Einde inhoudsopgave
Wet gemeentelijke taak mogelijk maken asielopvangvoorzieningen
Artikel 9 Specifieke uitkering
Geldend
Geldend vanaf 31-01-2024
- Bronpublicatie:
24-01-2024, Stb. 2024, 12 (uitgifte: 30-01-2024, kamerstukken: 36333)
- Inwerkingtreding
31-01-2024
- Bronpublicatie inwerkingtreding:
26-01-2024, Stb. 2024, 13 (uitgifte: 30-01-2024, kamerstukken/regelingnummer: -)
- Vakgebied(en)
Vreemdelingenrecht / Algemeen
Staatsrecht / Decentralisatie
Bestuursrecht algemeen / Bijzondere onderwerpen bestuursrecht
1.
Onze Minister kan een specifieke uitkering aan gemeenten verstrekken ter bekostiging van de kosten die voortvloeien uit de uitvoering van deze wet.
2.
Bij regeling van Onze Minister kan een specifieke uitkering worden verstrekt voor:
- a.
opvangplaatsen van bijzondere aard, en
- b.
op verzoek van een gemeente voor iedere opvangplaats waarmee een bij of krachtens algemene maatregel van bestuur bepaald aantal opvangplaatsen binnen een bepaalde periode wordt overschreden, uitgaande van een bepaald minimaal aantal opvangplaatsen en een minimale beschikbaarheid in tijd van deze opvangplaatsen.

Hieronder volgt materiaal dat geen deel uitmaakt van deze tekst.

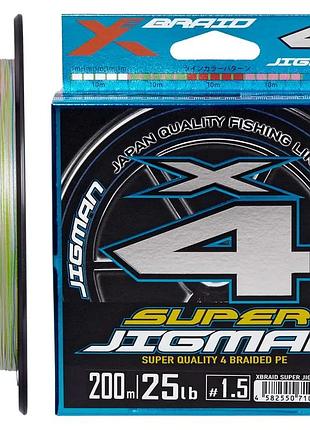 Шнур ygk x-braid super jigman x4 200m #1.5/0.205mm 25lb/11.3kg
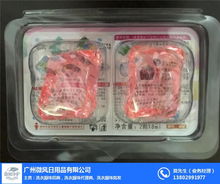洗衣凝珠代理 淘寶熱銷背后的廣州微風(fēng)與市場潛力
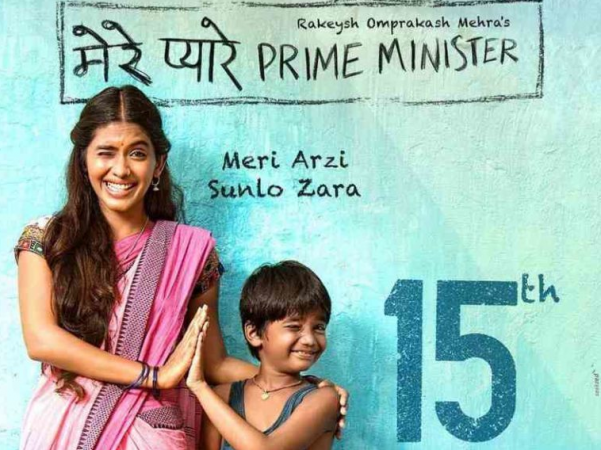 Mere Pyare Prime Minister movie review Mere Pyare Prime Minister movie review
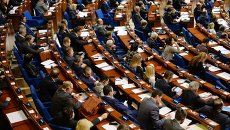 Парламентская ассамблея Совета Европы. Архивное фото Парламентская ассамблея Совета Европы. Архивное фото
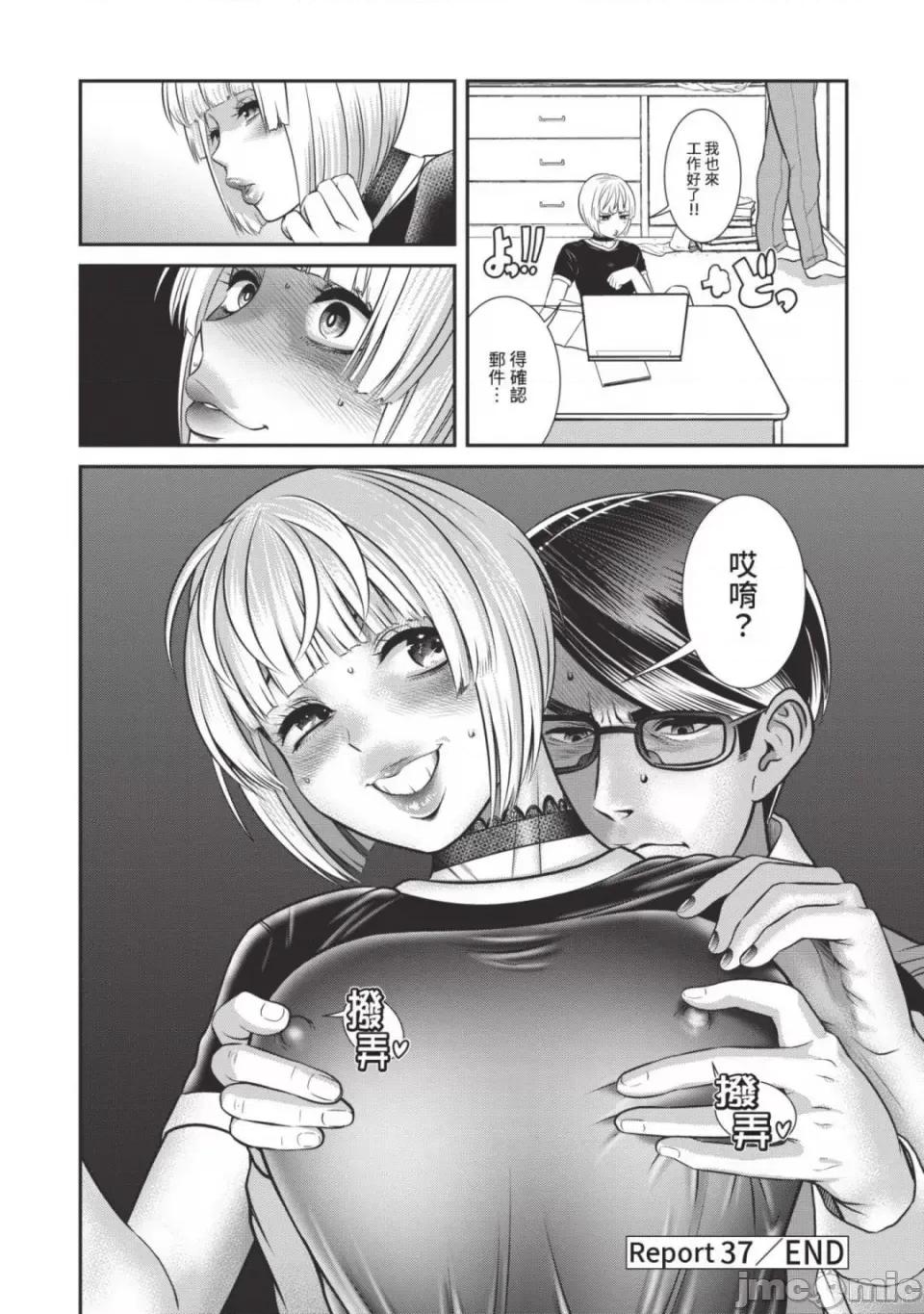 炮友關系 炮友關係 5 第38页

De gemeente kan de uitkering besteden aan een ander doel dan de bij of krachtens deze wet gevorderde uitvoering.
3.
Na ommekomst van de in artikel 2 bedoelde periode van twee jaar verstrekt Onze Minister de provincie en gemeenten een specifieke uitkering voor iedere opvangplaats waarmee 75% van het in artikel 3, eerste lid, bedoelde aantal opvangplaatsen in de provincie is overschreden. De opvangplaatsen waarvoor met toepassing van het tweede lid op verzoek van een gemeente een specifieke uitkering is verstrekt, zijn daarvan uitgesloten. De uitkering wordt verdeeld tussen de provincie en, naar rato van het aantal geboden plaatsen, de gemeenten die opvangplaatsen hebben geboden en hebben voldaan aan de in artikel 5, eerste lid, bedoelde taak. Provincie en gemeente kunnen de uitkering besteden aan een ander doel dan de bij of krachtens deze wet gevorderde uitvoering.
4.
Bij regeling van Onze Minister kunnen regels worden gesteld over de in het eerste en derde lid bedoelde uitkeringen aan provincies en gemeenten.